La sua non era neanche una vita normale, lei era una strega.
Prima degli undici anni nemmeno credeva nella magia!
E ora invece? Ora si ritrovava con una bacchetta in mano, mentre il sesto giorno di quella che era stata una lunga settimana iniziava.
Quel giorno era stato il giorno in cui aveva realizzato di essere una giovane ragazza, che aveva davanti agli occhi una vita tutta da scoprire.
Ricca di sconfitte, certo, ma ricca anche di vittorie.
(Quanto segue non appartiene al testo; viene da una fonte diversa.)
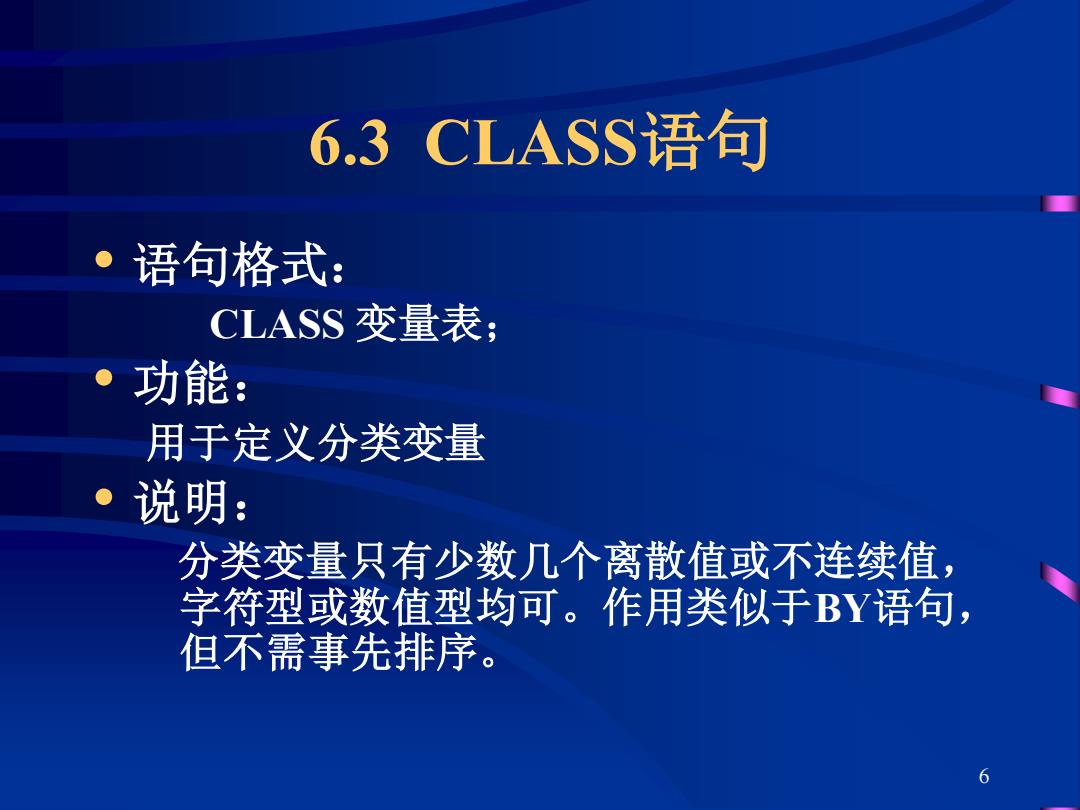 6.3 CLASS语句

• 语句格式：

CLASS 变量表；

• 功能：

用于定义分类变量

• 说明：

分类变量只有少数几个离散值或不连续值，字符型或数值型均可。作用类似于BY语句，但不需事先排序。

6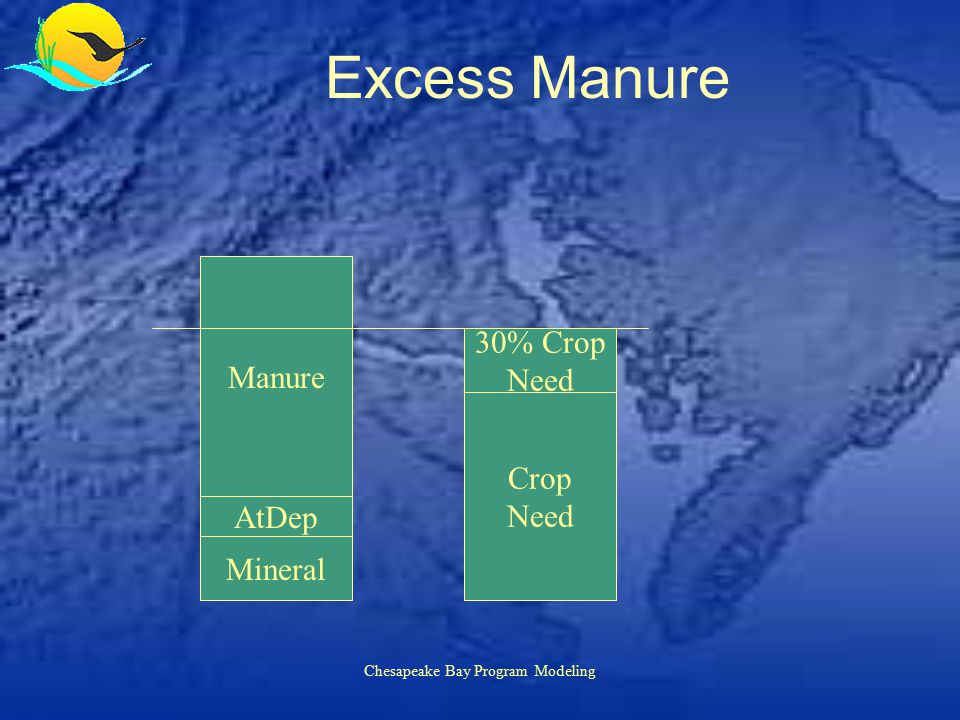 Excess Manure

Manure

AtDep

Mineral

30% Crop Need

Crop Need

Chesapeake Bay Program Modeling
E lei voleva vivere ogni ora, minuto, secondo di quella vita.
«Ti desidero, mezzosangue. Ti desidero come un assetato desidera l'acqua nel deserto, ma non sono in grado di amare».
Aveva mormorato quella sera il Serpeverde, e poteva anche andare bene, se non fosse che lei non voleva essere desiderata, ma voleva essere amata.
Draco Malfoy era stato l'eccezione alla regola. Una piccola parte della sua vita che sarebbe rimasta per sempre indelebile dentro di sé, ma come tutte le cose presenti in questo modo, avvolte si arriva semplicemente a quel punto in cui il cambiamento è l'unica via d'uscita da un vortice senza luce.
Lei aveva raggiunto quel punto, e ora si stava preparando ad uscire dal guscio che da sempre le aveva fatto da protezione, per diventare una vera donna.
Il settimo giorno andò dall'ultima persona a cui avrebbe mai pensato di rivolgere la parola.
«Ho bisogno del tuo aiuto»mormorò, prima che la vecchia Granger subisse la sua metamorfosi.